Can you continue the news article below about the rescinded ICE rule on international students taking online classes, starting right after its last sentence?

■ PAGE TEXT:
————

Kush Gupta says he panicked when U.S. Immigration and Customs Enforcement (ICE) issued a rule last week barring international students from taking a full online course load for the upcoming fall semester.
The rule would have forced international students to take in-person classes at American universities and colleges this fall. Otherwise, they’d be barred from entering the country and potentially face the threat of deportation proceedings if they were already living in the U.S.
A federal judge announced Tuesday during a court proceeding that the Trump administration had chosen to rescind the restriction.
The announcement was made during a hearing on a lawsuit filed against the Trump administration by Harvard University and the Massachusetts Institute of Technology. The administration faced immediate backlash from colleges and universities when the rule was announced last week.
The University of Illinois system filed an amicus brief earlier this week in support of the Harvard and MIT lawsuit. The U of I system also joined a legal effort led by Illinois Attorney General Kwame Raoul and 17 other attorneys general around the nation challenging the policy from ICE.
In March, ICE relaxed rules that restricted foreign students from taking more than one online class as universities moved courses out of classrooms and online to combat the spread of COVID-19. Now that the restriction has been rescinded, the policy will revert to the directive from this spring that suspended limits on foreign students taking online classes.
Gupta, 20, is a student at the U of I’s Urbana campus studying math and computer science. He is currently living with his family in India.
Gupta says he was worried the ICE restriction would prevent him from coming back to the U.S. and continuing his studies. Now, he says he’s relieved.
“The rule being rescinded is a big win because it allows us international students to get our freedom back and get the ability to decide what is best for us,” Gupta says.
Gupta says now that he’s able to take a full online course load, he can make decisions that make him feel safe without fear of being unable to return to the U.S. or being deported if universities have to shut down again in the fall.

————

■ DATA PROVIDED:
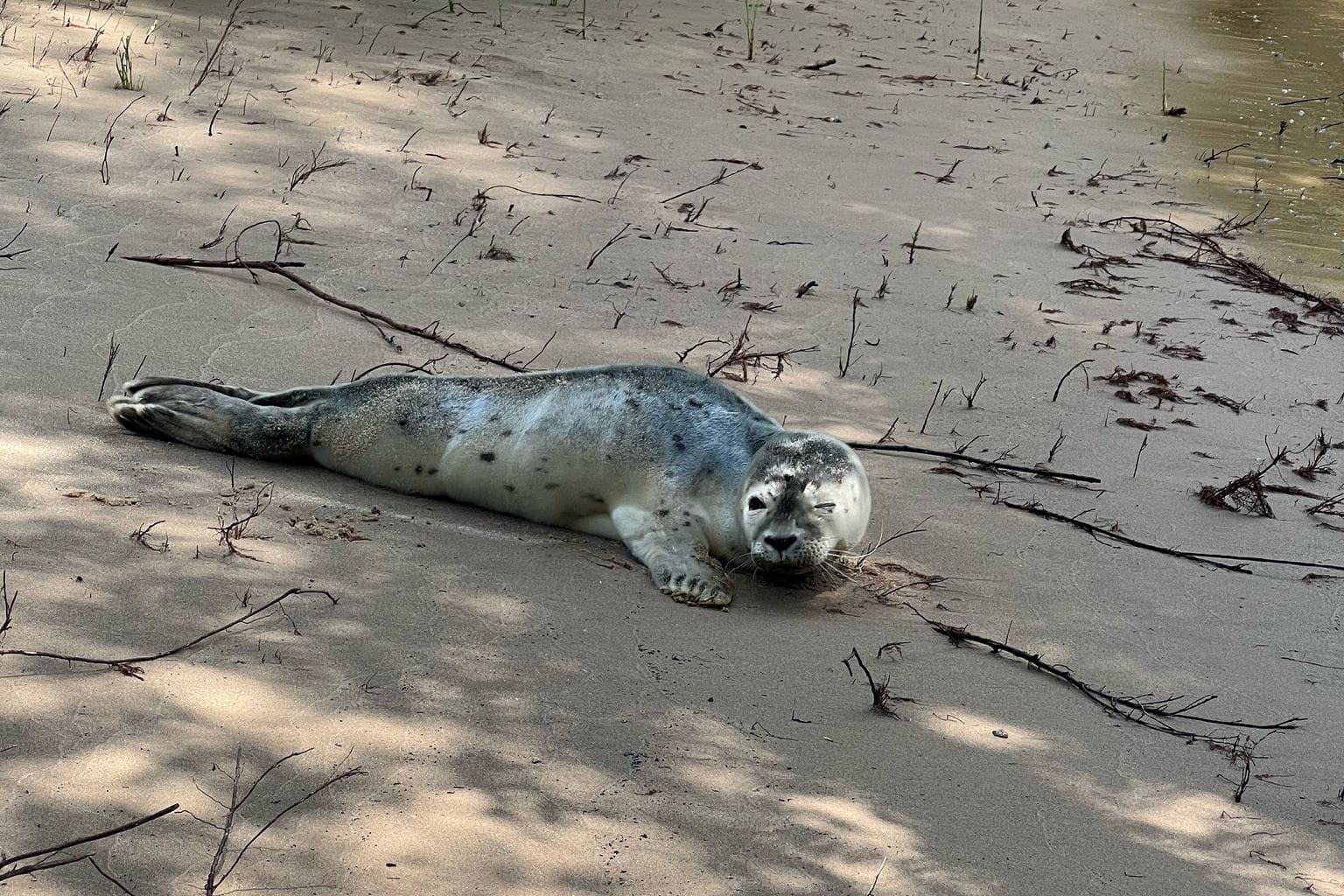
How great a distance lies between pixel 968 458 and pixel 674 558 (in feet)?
6.30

————

■ TASK RESULT:
As an international student, Gupta isn’t eligible for federal financial aid. He says he pays full tuition to attend the U of I — which comes to about $40,000 per year. The U of I’s Urbana, Chicago and Springfield campuses collectively enrolled nearly 16,000 international students last fall, which made up nearly 18% of the university’s total student body. Nationwide, international students contributed about $45 billion to the U.S. economy in 2018, according to the U.S. Department of Commerce.
Aside from financial investments, Gupta says international students also bring cultural value to U.S. campuses.
“If you see the bigger picture, there’s a lot more that international students offer that I think is being undervalued by the Trump administration,” Gupta says. He added that the Indian Student Association on the Urbana campus hosts events that showcase Indian culture, educating other students about Indian traditions.
“If they are able to understand different cultures then I think they are more open to different perspectives and different cultural understandings. I think they become more of a whole person,” he says.
Gupta says he is encouraged that the value foreign students provide to U.S. campuses is recognized by universities and colleges. He says the lawsuits that challenged the ICE policy have given him hope.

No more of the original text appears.